Last Wednesday, Thomson Reuters published the 2018 Report on the State of the Legal Market (the "Thomson Reuters Report"), its annual review of law firm key performance indicators, and spent a large portion of the report chiding law firms for following failing strategies. The Thomson Reuters Report's prescription in the face of a shrinking market is "greater efficiency, predictability and cost effectiveness in the delivery of legal services". The models for change are the strategies pioneered by the LPO shops and Axiom. That is the wrong conclusion.
For all of the talk in the Thomson Reuters Report of law firms constructing a Maginot Line, the report sends law firms right back into the trenches. The Thomson Reuters Report defines a law firm's options around services and not technology, which is worthy of note particularly as Thomson Reuters has collected a strong portfolio of technology products like Practical Law that are actively replacing legal services. As soon as the delivery of legal services is expanded to include not just services but tech products, such as those pioneered by Practical Law and being pursued by law firms like Allen & Overy and Simmons & Simmons, the picture is different. At PartnerVine, we've created a tech-first alternative for law firms to address just this issue, in which law firms sell their own tech and capture the work arising from it. The PartnerVine model positions law firms in the growing tech market rather than the shrinking market for law firm services, and is a better option than competing to sell legal services at lower cost. There is no reason to surrender the field to Practical Law.
By defining law firm services as traditional legal services plus new businesses like Axiom, Riverview Law and the LPO shops, the Thomson Reuters Report addresses the symptoms and not the cause of flat revenue growth for law firms. The cause of flat revenue growth at law firms is the information economy, not new models for providing legal services at a lower cost. The information economy for law firms is Google plus the multitude of information from law firms and others about the law and legal services. That information leads to more informed consumers of legal services, which causes price pressure for law firms outside the top tier. It allows in-house counsel to do more at a better price point, which leads to more spending for internal counsel and less for external law firms, all of which is confirmed by the data in the Thomson Reuters Report. When in-house counsel need services, they contact the right tool for the job, but the disruption happened earlier when in-house counsel got most of the information they need online. The rise of alternative legal service providers like the LPO shops and Axiom is a result of that disruption, but not its cause.
Following the LPO shops and Axiom as a firm-wide strategy is a fool's errand for law firms because they are substantially locked into their largest expense, which is their human capital. Thomson Reuters Legal Managed Services is a good example of what law firms are up against if they pursue the Thomson Reuters Report's recommendation. Thomson Reuters Legal Managed Services is the LPO business Thomson Reuters bought in 2010 called Pangea3. Its employees are primarily in India and do legal work from higher cost jurisdictions. The business takes revenues away from law firms, and it will be hard for law firms in the developed world to compete with its cost structure. The Thomson Reuters Report doesn't mention that firms that do choose to compete with the likes of Pangea3 will find it difficult to maintain the margins on their premium services.

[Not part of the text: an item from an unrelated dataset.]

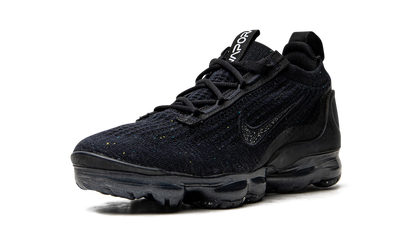 AIR VAPORMAX 2021 FK WMNS"Triple Black Vapormax" DC9454 001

The alternative is not to price like Pangea3, but to pursue the competitive advantages of tech. Thomson Reuters is doing a great job of that with Practical Law, and is rapidly expanding that offer by automating contracts with Thomson Reuters Contract Express. In the UK, most large law firms have built substantial libraries of automated legal documents with Contract Express, but only allow them to be used internally by associates to prepare a first draft. With PartnerVine, law firms sell their automated legal documents online, and receive the overwhelming majority of the proceeds from the sale, plus whatever referrals come from making the document broadly available. That means law firms help their metrics by selling tech products for a fixed price, and capture the referrals for higher margin legal services. That is a far better alternative to competing with Pangea3 on price.
The Thomson Reuters Report would do well to discuss technology-centered strategies for law firms, and not just service-centered ones. For services, law firms are fighting a losing battle if they frame their competition as the Thomson Reuters Report has done. Tech alternatives like PartnerVine raise the metrics of a law firm's existing cost base, and position law firms to grow with technology, rather than fight against it. Although it means competing with Thomson Reuters' tech products, it's a better way forward for law firms.